Why is it only in recent times that armies have ceased marching into battle with bands blaring and banners gaily waving? Not only does it let the enemy know you are coming and enrages them with your poor taste in music, but across the broad spectrum of human activities, isn’t killing one another the one endeavor that least calls for musical accompaniment?

Is there something wrong in show business, at least on the female end of things? They just haven’t been producing any new out-of-control drunken drunken and drug-sodden bimbos for a few years now. The men of entertainment have kept up their end of the bargain admirably. A bigger bunch of cads and louts hasn’t strolled the boulevards since Errol Flynn’s salad days. But the young ladies? Please! Girls, do you even know what business you are in? What’s with all this circumspect behavior and taking good care of yourselves and the demure comportment? That puts a lot of unfair heat on Lindsay Lohan, Amy Winehouse and Britney Spears to produce, doesn’t it? They can’t be everywhere making pubic fools of themselves and getting arrested and checking into revolving door rehab joints, can they? There must be some enterprising young ladies out there willing to step into the breach and go commando for the cameras, drive into trees while having drunken sex in their vehicles and throwing public tantrums by slugging paparazzi with barstools! Come on, girls, is that asking a lot? You’ll be rich and fay-muss…

Is it time yet for columnists and political talk show hosts to start questioning and criticizing President Obama like they would any other president? No, not the delusional right wing whack jobs who started branding him a traitor before he spent a minute in office, that’s jut meaningless noise and sour grapes, but the regular Op-ed people who have so far treated Obama with kid gloves.

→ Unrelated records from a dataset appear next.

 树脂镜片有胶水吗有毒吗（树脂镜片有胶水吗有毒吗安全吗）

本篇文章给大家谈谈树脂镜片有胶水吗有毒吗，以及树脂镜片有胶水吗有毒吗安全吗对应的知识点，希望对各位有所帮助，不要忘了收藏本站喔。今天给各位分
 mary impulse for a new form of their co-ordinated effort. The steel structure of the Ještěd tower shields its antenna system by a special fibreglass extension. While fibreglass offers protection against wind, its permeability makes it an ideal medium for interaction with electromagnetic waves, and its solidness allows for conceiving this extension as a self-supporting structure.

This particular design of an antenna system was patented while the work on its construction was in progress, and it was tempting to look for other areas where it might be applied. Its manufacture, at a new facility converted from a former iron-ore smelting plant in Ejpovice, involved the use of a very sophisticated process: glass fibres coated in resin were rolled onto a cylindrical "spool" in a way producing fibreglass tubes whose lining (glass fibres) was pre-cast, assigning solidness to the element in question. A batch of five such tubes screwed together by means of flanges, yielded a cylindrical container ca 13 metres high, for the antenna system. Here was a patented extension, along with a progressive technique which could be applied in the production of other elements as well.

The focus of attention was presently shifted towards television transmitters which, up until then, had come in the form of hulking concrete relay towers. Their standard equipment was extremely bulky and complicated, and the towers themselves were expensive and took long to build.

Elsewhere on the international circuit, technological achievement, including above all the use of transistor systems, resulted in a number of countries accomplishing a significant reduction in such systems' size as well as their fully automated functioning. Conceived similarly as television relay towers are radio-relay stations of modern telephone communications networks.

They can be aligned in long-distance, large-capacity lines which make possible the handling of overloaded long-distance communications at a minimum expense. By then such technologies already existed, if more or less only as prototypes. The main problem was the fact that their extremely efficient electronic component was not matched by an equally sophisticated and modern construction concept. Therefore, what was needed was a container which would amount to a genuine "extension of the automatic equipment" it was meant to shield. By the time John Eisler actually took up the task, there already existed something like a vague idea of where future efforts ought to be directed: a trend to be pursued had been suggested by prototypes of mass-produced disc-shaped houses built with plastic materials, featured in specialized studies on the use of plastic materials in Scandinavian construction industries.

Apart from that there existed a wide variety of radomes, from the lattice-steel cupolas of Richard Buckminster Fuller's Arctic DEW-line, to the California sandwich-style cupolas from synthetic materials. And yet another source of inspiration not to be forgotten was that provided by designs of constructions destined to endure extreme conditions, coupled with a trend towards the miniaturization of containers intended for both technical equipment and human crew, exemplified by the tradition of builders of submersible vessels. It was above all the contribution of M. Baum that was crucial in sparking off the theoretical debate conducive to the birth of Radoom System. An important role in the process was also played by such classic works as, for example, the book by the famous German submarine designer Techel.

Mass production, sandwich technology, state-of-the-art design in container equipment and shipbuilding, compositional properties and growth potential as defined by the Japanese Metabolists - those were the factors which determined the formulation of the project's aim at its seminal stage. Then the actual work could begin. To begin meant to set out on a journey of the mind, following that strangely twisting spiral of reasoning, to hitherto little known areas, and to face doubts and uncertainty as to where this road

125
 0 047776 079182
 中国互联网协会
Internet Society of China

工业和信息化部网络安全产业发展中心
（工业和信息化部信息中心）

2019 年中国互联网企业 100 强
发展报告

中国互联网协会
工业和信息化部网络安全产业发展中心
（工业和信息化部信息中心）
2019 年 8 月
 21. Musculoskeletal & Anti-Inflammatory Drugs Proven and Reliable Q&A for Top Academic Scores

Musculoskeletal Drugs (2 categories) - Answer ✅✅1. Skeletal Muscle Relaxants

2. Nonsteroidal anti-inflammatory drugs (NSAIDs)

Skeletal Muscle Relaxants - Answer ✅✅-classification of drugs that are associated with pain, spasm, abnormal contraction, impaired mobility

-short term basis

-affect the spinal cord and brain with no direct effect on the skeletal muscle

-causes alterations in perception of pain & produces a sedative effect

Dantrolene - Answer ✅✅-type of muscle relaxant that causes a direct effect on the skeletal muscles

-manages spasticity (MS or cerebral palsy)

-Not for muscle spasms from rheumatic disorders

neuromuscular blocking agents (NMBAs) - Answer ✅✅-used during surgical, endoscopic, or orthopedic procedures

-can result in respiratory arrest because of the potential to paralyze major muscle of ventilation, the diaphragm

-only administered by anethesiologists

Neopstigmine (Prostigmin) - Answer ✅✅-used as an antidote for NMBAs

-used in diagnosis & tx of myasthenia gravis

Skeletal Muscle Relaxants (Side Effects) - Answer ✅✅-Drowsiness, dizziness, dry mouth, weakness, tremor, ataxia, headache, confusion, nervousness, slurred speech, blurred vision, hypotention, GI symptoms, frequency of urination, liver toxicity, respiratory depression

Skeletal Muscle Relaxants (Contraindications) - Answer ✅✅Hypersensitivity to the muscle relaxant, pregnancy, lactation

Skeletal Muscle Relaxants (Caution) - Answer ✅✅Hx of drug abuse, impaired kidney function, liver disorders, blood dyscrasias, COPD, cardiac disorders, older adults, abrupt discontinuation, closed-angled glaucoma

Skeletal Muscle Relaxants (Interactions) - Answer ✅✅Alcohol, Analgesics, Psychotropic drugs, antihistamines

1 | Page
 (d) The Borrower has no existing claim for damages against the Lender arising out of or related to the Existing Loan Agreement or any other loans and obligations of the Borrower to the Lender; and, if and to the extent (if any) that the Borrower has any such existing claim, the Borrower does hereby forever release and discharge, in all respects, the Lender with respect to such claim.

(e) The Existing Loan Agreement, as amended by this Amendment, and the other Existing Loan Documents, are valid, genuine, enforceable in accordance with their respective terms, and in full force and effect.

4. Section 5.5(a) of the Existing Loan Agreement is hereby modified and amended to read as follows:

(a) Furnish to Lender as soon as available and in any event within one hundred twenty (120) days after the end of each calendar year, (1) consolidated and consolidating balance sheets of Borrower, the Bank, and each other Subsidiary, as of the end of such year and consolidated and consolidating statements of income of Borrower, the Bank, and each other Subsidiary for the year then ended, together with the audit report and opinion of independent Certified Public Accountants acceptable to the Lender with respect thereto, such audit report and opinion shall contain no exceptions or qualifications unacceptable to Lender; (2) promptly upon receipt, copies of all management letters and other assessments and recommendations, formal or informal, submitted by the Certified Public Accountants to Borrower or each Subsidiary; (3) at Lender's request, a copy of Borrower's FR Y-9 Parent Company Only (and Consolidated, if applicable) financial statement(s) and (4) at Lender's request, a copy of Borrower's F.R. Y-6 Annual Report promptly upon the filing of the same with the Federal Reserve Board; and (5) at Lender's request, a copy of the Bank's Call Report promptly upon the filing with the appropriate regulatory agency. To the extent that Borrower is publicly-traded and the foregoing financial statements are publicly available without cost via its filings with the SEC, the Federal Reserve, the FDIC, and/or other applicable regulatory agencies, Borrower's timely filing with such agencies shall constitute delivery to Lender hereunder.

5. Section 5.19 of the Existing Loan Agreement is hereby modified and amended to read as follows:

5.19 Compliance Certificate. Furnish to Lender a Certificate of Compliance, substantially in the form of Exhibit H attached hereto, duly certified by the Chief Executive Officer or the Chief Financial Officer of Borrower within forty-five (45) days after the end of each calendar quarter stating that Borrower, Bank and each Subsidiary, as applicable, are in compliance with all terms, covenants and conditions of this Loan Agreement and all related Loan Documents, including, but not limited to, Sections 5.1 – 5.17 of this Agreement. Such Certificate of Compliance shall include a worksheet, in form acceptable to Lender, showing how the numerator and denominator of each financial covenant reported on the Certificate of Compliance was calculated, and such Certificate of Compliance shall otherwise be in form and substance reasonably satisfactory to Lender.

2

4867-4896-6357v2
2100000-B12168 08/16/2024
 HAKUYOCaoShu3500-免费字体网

They sure didn’t spare Bush The Younger the tongue lash, which in retrospect hardly seems sporting. Pretty much everybody knew there was something seriously wrong with that guy. It was fish-in-a-barrel time. But with Obama, this time we got it right and elected the smartest guy in the room. Isn’t it about time we insist he starts to live up to his billing? We’re all aware that the last administration left behind an unprecedented mess for him to clean up, but, like it or not, the way it works in electoral politics is that now these are his wars, his recession, his health care mess and his rising unemployment. At the very least commentators can start asking: “What’s the plan, Bam?”